Figure 2. Clinical Factors commonly used to “predict” PRRT response.

A panoply of clinical factors has been evaluated as “predictors” of PRRT response. Factors that predict clinical outcomes and survival have been misperceived as predictors of PRRT response. Thus, performance status, primary location, and disease extent are all prognostic and unrelated to the prediction of PRRT response. Similarly, glucose-based metabolism (FDG-positive) and tumor grade are also prognostic features. Circulating monoanalyte biomarkers, if elevated, reflect tumor burden, and are prognostic. Other parameters such as somatostatin receptor imaging intensity or IHC SSTR expression provide evidence of target existence and properly are “inclusion” factors. They cannot predict PRRT response but represent indices of target acquisition likelihood.

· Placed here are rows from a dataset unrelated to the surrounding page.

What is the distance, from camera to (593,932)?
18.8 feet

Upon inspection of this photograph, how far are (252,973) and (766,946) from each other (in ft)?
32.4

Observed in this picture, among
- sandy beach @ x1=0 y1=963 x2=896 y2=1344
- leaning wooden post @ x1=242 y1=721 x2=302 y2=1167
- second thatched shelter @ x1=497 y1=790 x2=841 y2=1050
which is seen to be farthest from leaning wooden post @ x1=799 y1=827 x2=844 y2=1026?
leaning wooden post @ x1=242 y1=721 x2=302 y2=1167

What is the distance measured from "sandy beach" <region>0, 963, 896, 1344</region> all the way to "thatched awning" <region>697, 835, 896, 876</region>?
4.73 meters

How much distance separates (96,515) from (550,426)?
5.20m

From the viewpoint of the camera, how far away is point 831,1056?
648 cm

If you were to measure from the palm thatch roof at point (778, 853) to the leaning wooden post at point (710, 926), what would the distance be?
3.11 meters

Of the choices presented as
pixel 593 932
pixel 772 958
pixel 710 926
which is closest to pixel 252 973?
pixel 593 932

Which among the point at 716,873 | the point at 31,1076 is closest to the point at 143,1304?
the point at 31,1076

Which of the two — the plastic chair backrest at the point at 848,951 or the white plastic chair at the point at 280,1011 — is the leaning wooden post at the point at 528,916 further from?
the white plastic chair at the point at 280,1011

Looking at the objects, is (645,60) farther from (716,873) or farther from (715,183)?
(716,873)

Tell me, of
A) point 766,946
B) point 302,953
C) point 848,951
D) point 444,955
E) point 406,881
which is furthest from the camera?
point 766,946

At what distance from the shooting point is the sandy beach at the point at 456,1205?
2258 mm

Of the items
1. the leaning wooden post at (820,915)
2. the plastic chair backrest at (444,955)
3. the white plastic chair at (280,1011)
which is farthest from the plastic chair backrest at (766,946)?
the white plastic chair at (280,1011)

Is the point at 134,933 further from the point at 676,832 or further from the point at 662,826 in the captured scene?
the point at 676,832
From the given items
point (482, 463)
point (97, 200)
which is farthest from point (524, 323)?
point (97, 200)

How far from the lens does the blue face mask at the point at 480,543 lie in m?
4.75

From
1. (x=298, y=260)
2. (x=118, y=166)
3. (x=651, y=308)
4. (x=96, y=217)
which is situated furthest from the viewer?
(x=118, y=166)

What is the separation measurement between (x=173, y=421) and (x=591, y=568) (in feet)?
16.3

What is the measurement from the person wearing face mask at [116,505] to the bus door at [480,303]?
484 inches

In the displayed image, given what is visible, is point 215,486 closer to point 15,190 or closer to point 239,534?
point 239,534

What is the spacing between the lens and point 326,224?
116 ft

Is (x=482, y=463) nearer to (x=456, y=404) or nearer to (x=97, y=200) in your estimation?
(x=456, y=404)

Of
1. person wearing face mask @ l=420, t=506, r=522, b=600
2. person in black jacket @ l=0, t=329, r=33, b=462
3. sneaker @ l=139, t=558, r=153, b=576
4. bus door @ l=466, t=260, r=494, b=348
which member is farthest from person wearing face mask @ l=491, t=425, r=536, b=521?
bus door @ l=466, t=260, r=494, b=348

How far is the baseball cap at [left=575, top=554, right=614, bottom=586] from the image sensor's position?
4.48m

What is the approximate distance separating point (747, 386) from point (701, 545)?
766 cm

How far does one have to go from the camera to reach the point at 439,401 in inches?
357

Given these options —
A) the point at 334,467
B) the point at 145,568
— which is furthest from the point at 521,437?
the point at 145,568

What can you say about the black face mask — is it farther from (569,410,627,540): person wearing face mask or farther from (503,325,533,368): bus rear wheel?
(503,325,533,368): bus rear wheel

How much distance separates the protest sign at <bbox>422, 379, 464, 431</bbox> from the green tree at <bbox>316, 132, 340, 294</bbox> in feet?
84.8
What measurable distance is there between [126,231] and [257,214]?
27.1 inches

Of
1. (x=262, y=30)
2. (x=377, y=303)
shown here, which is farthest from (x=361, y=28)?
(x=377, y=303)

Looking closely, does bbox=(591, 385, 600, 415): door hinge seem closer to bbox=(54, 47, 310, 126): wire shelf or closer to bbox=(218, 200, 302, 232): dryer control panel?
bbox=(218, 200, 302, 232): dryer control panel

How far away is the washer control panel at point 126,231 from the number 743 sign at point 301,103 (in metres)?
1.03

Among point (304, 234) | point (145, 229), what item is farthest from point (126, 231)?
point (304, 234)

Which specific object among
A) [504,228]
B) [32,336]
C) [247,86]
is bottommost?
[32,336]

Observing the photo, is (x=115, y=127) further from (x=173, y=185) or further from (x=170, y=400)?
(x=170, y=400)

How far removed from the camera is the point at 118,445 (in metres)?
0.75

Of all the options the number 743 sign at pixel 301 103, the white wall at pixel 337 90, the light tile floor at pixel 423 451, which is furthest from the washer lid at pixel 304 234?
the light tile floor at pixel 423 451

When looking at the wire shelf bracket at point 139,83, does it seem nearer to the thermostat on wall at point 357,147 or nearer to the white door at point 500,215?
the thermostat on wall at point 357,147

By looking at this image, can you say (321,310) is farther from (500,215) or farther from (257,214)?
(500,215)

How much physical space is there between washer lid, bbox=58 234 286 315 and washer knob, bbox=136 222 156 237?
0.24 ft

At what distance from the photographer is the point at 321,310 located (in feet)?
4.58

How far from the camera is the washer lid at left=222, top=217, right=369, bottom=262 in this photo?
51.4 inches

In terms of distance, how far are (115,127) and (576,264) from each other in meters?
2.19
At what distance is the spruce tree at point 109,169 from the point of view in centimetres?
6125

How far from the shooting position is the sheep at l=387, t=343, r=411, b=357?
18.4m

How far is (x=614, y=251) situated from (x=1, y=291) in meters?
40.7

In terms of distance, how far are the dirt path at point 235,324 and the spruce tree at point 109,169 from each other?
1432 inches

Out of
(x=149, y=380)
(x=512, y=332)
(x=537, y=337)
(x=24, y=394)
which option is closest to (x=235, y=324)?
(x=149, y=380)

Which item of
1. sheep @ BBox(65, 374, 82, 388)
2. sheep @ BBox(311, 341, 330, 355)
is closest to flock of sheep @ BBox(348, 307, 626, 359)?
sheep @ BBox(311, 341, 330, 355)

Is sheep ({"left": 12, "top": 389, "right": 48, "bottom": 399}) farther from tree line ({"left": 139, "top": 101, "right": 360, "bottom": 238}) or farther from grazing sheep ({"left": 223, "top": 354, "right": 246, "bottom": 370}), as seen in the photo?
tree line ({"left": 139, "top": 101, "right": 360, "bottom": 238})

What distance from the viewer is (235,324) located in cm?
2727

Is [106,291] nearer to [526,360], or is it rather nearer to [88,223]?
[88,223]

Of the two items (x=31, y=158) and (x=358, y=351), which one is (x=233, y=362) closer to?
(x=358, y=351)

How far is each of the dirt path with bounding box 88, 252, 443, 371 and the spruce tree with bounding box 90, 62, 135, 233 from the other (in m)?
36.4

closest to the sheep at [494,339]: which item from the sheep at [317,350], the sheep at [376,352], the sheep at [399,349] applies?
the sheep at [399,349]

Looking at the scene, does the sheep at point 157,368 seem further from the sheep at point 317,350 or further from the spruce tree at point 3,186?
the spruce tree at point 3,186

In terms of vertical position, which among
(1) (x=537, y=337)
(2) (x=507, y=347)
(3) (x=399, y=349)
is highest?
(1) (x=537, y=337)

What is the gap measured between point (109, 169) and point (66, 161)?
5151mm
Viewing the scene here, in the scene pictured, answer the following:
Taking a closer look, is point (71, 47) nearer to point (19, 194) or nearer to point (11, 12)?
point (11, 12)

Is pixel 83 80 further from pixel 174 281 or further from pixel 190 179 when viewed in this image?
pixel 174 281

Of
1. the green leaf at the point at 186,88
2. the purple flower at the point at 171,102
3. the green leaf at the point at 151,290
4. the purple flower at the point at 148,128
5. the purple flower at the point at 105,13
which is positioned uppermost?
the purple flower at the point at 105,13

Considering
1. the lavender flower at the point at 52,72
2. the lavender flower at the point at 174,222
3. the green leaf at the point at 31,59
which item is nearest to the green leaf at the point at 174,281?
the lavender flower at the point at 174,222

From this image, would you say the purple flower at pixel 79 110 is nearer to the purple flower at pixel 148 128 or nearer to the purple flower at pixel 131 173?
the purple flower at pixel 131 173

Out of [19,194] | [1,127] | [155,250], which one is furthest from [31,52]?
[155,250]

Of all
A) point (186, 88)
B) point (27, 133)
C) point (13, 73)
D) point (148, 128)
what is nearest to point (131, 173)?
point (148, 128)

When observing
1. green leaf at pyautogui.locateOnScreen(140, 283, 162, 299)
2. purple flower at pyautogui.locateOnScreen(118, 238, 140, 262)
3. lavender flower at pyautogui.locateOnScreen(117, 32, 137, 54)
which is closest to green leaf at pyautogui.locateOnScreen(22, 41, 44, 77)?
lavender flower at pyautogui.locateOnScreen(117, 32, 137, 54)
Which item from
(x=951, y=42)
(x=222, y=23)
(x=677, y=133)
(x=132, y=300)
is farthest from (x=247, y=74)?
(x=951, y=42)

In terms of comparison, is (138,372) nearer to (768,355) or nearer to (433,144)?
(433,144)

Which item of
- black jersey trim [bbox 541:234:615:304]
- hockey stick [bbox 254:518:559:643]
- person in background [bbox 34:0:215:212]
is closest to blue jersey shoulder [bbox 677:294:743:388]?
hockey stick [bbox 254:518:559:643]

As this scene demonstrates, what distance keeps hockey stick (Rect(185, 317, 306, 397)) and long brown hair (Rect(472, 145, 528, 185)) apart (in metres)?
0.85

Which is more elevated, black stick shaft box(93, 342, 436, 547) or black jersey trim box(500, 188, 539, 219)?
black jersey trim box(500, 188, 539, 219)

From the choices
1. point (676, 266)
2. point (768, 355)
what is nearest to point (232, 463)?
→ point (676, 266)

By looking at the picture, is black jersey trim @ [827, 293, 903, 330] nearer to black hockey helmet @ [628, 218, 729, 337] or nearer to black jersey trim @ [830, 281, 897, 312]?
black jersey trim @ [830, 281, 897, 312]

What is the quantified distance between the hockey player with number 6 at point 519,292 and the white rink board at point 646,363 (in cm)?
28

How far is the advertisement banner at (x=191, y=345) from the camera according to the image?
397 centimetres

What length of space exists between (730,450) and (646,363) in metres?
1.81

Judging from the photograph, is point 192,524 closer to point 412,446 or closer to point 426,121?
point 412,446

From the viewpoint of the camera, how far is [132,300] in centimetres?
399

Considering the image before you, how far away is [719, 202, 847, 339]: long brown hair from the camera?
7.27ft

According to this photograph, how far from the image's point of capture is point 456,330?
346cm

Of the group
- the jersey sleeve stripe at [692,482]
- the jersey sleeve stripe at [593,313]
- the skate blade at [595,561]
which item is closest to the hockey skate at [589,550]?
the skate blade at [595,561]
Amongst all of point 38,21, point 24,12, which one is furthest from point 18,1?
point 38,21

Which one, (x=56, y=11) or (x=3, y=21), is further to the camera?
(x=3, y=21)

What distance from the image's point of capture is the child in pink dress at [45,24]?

CgA = chromogranin A; IHC = immunohistochemistry; KPS = Karnofsky performance score; NSE = neuron-specific enolase; ORR = objective response rate; OS = overall survival; PFS = progression free survival; SSTR = somatostatin receptor; IHC= immunohistochemical

(Figure adapted from Bodei et al. EJNMMI 2018; 45(7): 1155–69).

Table 3.

NET factors evaluated in PRRT studies

FACTORS ASSOCIATED WITH A RESPONSE TO PRRT
Parameters	Criteria	Type of Response	Type of study	Patient number	Primary Site	Refs
Clinical	Reduced performance status	ORR	R	310	GEP-NETs	2,75
	Extensive liver disease	TTP	R	310	GEP-NETs	2
	Bone metastases	TTP	R	310	GEP-NETs	2
	Functionality	TTP PFS	R R	310 61	GEP-NETs SI-NETs	2 76
Pathological	Ki-67	PFS	R	68	P-NETs	55
	Primary tumor site	ORR	R	310	GEP-NETs	2
Radiation Absorbed Dose	Dose correlation with response
	P-NETs: demonstrated	ORR	P	24	P-NETs	17
	SI-NETs: no correlation (activity correlated)	ORR	P	25	SI-NETs	49
	Early per-cycle reduction in tumor dose	ORR	R	27	GEP-NETs	77
PET/SPECT	Image-based heterogeneity
	SSR heterogeneity (asphericity) at pre-PRRT SPECT c/w poor response	ORR	R	20	GEP-NETs	78
	Textural features (entropy) at pre-PRRT SSR PET	PFS	R	141	NETs	54
	Intensity of uptake at SRI
	Baseline OctreoScan uptake	ORR	R	310	GEP-NETs	2
	Baseline SUV max and SUV max/av at PET	ORR	R	55	GEP-NETs	79
	Early per-cycle reduction of SUV T/S , SUV max at PET	TTP	R	31	NETs	80
	Intensity of uptake at FDG PET
	FDG positive lesions	PFS	R	60	P-NETs	81
	Discordant FDG and SRI lesions	ORR	R	50	GEP-NETs	82
CT	TGR at baseline (e.g. >0.33%/month)	ORR	R	39	GEP-NETs	83
MR	DCE-MRI-derived pretreatment signal enhancement ratio at 40% to 60% radial distance	ORR	A	-	Human SI-NET cell line GOT1	21
Mono/bi-analyte Biomarkers	CgA>600 ng/ml	PFS PFS	R R	22 61	BP-NETs SI-NETs	75 76
	Inflammation-based index (serum C-reactive protein and albumin)	PFS PFS	R P (failed correlation)	55 43	NETs, PPGL NETs	84 85
Genomic multianalyte biomarkers	PPQ	PFS	P	158	GEP, BP-NETs	62

(R), Retrospective study; (P), prospective study; (A), animal study; c/w, correlated with; SRI, somatostatin receptor imaging, either OctreoScan or ⁶⁸Ga-SSA-PET/CT; TTP, time-to-progression.; TGR, tumor growth ratio; DCE, dynamic contrast-enhanced; PPQ, PRRT Predictive Quotient.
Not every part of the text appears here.